Quick Take: Ravens at Patriots

Five things to know about the Baltimore Ravens' matchup against the New England Patriots in the AFC Championship Game on Sunday at Gillette Stadium:

1. Rematch doesn't favor Ravens. This marks the sixth time since the 1970 merger that the same two teams are playing in the conference championship game in back-to-back years. While the Ravens are motivated to settle the score after how last year's championship game ended, NFL history isn't on the Ravens' side. The teams that won the first meeting in the championship game are 5-0 in the rematch. The last time this happened in the AFC was 1986 and 1987, when the Broncos beat the Browns both times to go to the Super Bowl. The Ravens are 1-2 in AFC championship games, beating the Raiders in the 2000 season before losing to the Steelers in the 2008 season and the Patriots last year.

2. The deep ball. Ravens quarterback Joe Flacco has excelled at throwing deep downfield in the playoffs. He has averaged 20.4 yards per completion in the postseason. Of his 30 completions, 11 have been 20 yards or longer. Four of Flacco's five touchdowns have gone for 70, 59, 32 and 20 yards. The Patriots were the 29th-ranked pass defense because of their inability to stop big plays. New England gave up 74 passes of 20 yards or longer in the regular season, the most in the NFL. In the first meeting with the Patriots this season, Flacco brought back the Ravens from a 13-0 deficit with touchdown passes of 25 yards to Torrey Smith and 20 yards to Dennis Pitta in the second quarter.

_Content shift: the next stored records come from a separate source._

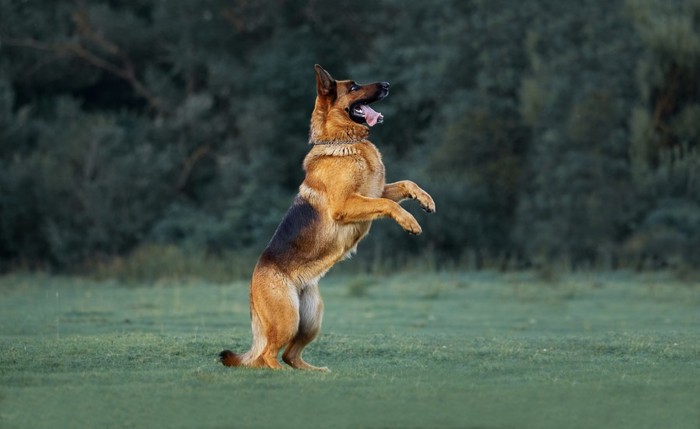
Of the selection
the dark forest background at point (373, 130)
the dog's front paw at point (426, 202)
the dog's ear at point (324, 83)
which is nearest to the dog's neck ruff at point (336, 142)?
the dog's ear at point (324, 83)

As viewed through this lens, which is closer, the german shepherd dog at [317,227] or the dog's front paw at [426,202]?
the german shepherd dog at [317,227]

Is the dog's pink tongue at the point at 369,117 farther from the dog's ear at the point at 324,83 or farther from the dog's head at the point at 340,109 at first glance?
the dog's ear at the point at 324,83

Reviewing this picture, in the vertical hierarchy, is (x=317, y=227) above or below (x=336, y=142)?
below

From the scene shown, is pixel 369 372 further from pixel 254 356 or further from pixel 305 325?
pixel 254 356

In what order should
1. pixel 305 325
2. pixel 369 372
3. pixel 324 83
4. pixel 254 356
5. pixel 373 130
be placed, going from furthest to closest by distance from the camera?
pixel 373 130
pixel 324 83
pixel 305 325
pixel 254 356
pixel 369 372

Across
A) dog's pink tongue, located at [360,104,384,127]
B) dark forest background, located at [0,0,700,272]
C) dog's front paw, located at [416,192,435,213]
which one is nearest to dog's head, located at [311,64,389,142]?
dog's pink tongue, located at [360,104,384,127]

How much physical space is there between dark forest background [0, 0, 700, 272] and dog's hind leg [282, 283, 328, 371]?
1706 centimetres

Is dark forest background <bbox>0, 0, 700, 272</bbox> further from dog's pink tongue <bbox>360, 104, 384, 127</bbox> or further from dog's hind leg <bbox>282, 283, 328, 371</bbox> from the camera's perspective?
dog's hind leg <bbox>282, 283, 328, 371</bbox>

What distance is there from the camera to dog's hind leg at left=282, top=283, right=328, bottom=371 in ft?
35.2

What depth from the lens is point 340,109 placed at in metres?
11.4

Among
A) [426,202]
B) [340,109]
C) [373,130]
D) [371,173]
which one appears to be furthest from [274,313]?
[373,130]

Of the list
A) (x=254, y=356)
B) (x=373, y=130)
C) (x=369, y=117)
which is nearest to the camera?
(x=254, y=356)

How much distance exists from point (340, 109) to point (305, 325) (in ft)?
6.48

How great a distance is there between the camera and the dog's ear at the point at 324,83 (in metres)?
11.3
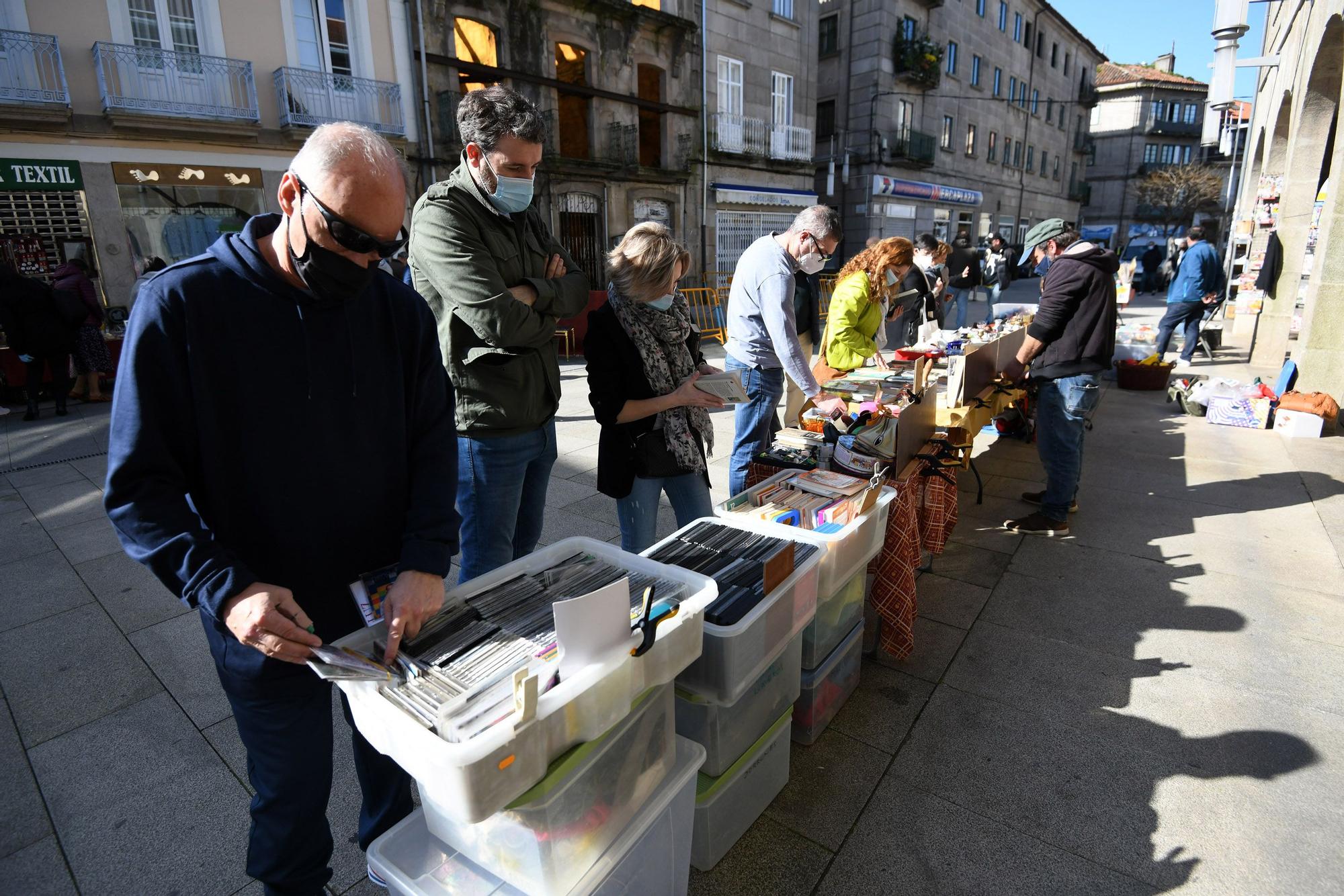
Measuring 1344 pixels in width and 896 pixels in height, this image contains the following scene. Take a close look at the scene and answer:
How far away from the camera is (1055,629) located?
10.9 feet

3. Road tested. The Ravens have had their struggles away from M&T Bank Stadium over the past two seasons, but they rise to the occasion on the road come playoff time. Since 2008, when Flacco became quarterback and John Harbaugh was hired as coach, the Ravens have the most road playoff wins in the NFL with five. That includes winning Saturday at top-seeded Denver, where Broncos had only lost three times in 16 home playoff games. Flacco's five road playoff victories are tied with Eli Manning for the most in NFL history.

4. Coming up with picks. Baltimore has caused Tom Brady fits recently, which is why the Patriots quarterback is 2-2 against the Ravens in his last four meetings. Over that span, Brady has thrown four touchdown passes against the Ravens while getting picked off seven times. Where Brady has gotten into trouble against Baltimore is throwing deep. Six of Brady’s last seven interceptions against the Ravens have come on passes thrown over 10 yards, according to ESPN Stats & Information. Interceptions have played a big part in the Ravens' playoff success. Baltimore has an NFL-leading 20 picks in the postseason, including two against Peyton Manning in Saturday's AFC divisional playoff game.

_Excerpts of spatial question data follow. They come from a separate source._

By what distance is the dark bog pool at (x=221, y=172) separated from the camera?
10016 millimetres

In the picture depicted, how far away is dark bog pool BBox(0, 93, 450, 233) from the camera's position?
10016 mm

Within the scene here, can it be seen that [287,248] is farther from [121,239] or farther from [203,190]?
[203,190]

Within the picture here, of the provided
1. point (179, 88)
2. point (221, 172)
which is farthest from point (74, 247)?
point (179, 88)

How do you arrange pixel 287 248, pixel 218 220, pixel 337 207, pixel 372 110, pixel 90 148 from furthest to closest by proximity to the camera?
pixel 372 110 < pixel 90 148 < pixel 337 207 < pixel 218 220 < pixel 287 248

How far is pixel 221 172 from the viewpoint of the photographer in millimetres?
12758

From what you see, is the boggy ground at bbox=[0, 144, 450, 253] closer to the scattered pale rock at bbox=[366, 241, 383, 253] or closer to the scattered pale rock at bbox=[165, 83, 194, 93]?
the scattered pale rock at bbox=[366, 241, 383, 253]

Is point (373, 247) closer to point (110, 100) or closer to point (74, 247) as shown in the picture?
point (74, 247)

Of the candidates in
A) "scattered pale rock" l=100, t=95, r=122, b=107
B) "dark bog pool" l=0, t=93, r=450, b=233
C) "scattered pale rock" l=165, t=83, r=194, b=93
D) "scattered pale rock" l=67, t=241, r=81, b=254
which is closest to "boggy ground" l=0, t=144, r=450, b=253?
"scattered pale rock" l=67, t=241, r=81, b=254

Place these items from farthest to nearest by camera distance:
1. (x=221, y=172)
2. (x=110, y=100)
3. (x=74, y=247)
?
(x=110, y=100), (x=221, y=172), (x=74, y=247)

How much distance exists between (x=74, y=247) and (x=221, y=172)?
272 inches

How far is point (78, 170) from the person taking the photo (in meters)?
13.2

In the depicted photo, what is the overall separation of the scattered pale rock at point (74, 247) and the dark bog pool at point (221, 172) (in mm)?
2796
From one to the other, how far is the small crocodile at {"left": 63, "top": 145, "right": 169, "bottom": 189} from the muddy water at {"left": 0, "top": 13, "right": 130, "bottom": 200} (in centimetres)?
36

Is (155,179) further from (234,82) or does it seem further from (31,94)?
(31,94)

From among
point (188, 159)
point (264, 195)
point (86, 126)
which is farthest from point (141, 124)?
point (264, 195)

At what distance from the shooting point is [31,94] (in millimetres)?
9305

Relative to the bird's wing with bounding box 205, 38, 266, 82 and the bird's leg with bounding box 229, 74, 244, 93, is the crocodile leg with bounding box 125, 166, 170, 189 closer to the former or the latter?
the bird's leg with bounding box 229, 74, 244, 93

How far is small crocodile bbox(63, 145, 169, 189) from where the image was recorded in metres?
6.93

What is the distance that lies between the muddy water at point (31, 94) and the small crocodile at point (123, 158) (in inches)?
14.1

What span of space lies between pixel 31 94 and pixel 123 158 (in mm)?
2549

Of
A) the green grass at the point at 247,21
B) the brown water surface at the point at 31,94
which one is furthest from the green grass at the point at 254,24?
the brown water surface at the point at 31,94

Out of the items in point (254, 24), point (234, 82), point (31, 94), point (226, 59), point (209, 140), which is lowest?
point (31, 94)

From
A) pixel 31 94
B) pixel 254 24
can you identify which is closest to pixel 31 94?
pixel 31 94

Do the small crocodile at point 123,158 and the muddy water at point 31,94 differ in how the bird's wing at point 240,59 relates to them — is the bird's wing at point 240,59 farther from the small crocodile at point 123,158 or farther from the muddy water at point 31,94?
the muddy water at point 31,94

5. Which Ray shows up? Not talking about linebacker Ray Lewis, who leads the NFL with 30 tackles this postseason. The player in question is running back Ray Rice. In his first playoff game in New England, he ran for an 83-yard touchdown, the second-longest run in NFL playoff history. He finished with a franchise playoff record 159 yards rushing and two touchdowns. Last year in the AFC championship game, Rice was held to 67 yards on 21 carries, a 3.2-yard average. His longest run was 12 yards. Rice ended a playoff rut in Saturday's divisional playoff game, where he gained 131 yards and scored a touchdown. The Ravens are 6-0 in the playoffs when they have a 100-yard rusher.